[I18n-sig] How does Python Unicode treat surrogates?
Paul Prescod
paulp@ActiveState.com
Mon, 25 Jun 2001 17:43:05 -0700
"Martin v. Loewis" wrote:
>
> > I agree. But I'd add that if different people really need different
> > performance/simplicity trade-offs then maybe we need multiple variants
> > of the Unicode object.
>
> The question really is: Those people that require a 16-bit Py_UNICODE,
> would they ever need characters outside the BMP?
Hard to tell. People usually want to have their cake and eat it too.
i.e. I want the performance of 16-bit Py_UNICODE but I want to support
the occasional non-BMP character that happens to show up in a document.
> My guess is no, so Fredrik's proposal sounds good to me.
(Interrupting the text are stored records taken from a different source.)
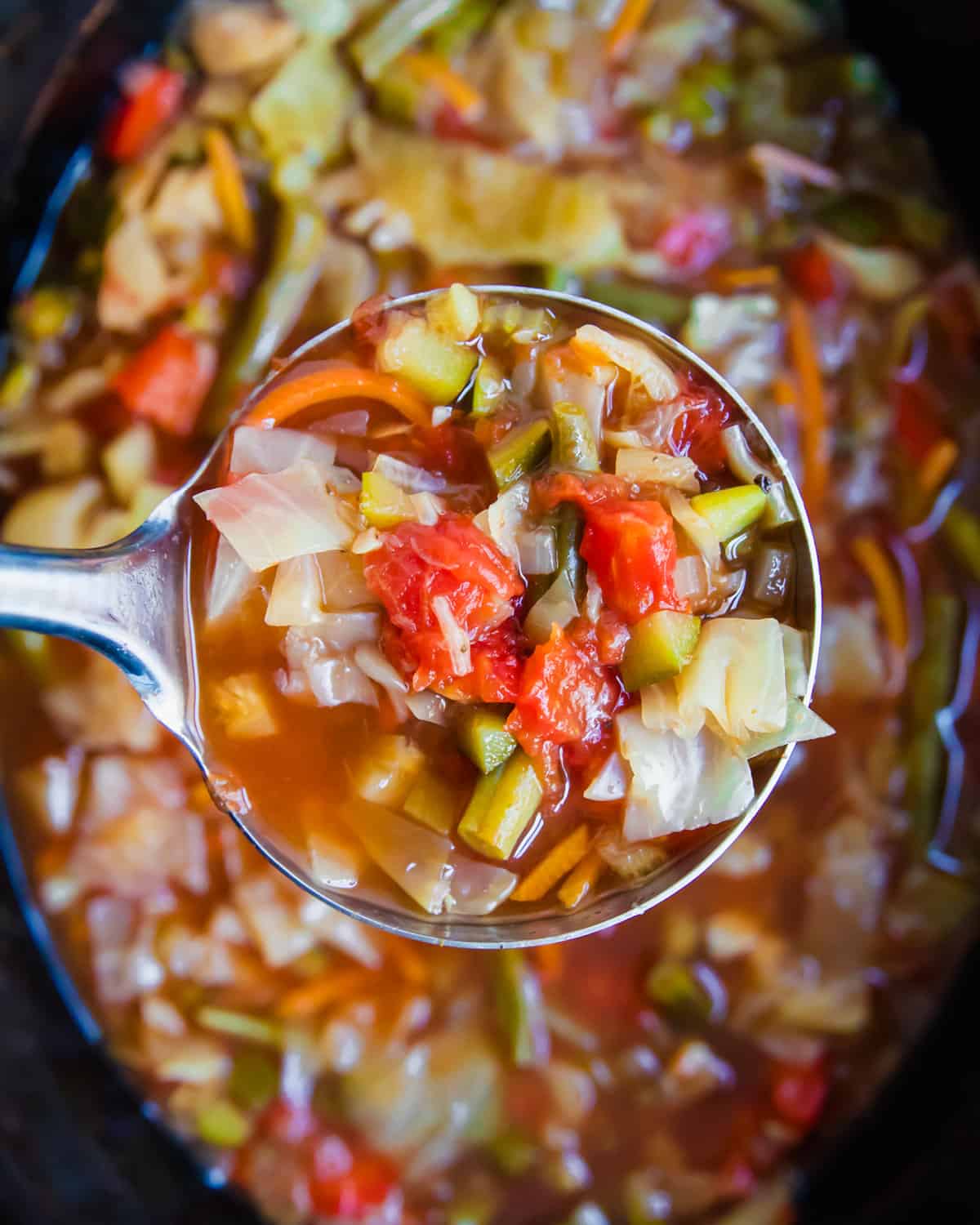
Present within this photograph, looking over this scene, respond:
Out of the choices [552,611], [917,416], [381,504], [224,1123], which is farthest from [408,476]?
[224,1123]

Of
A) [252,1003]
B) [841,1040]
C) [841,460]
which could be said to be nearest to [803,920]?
[841,1040]

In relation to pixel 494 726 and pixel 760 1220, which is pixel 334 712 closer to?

I'm not clear on what Fredrik's proposal is. He says: "let's use either
UCS-2 or UCS-4 for the internal storage". Is he saying:
1. let's choose one or the other today
2. let's make it a compile-time switch
3. make it a runtime option
I could live with 1. for a while longer...I haven't heard of a real user
complaint about our current model. The longer we put it off, the more
acceptable UCS-4 is.
I wouldn't be thrilled with 2., because it makes Python code harder to
move between machines (depends on your build options!)
3 would be okay if it is handled intelligently.
Any of these is better to me than exposing the details of UTF-16 to the
Python programmer in our Unicode type!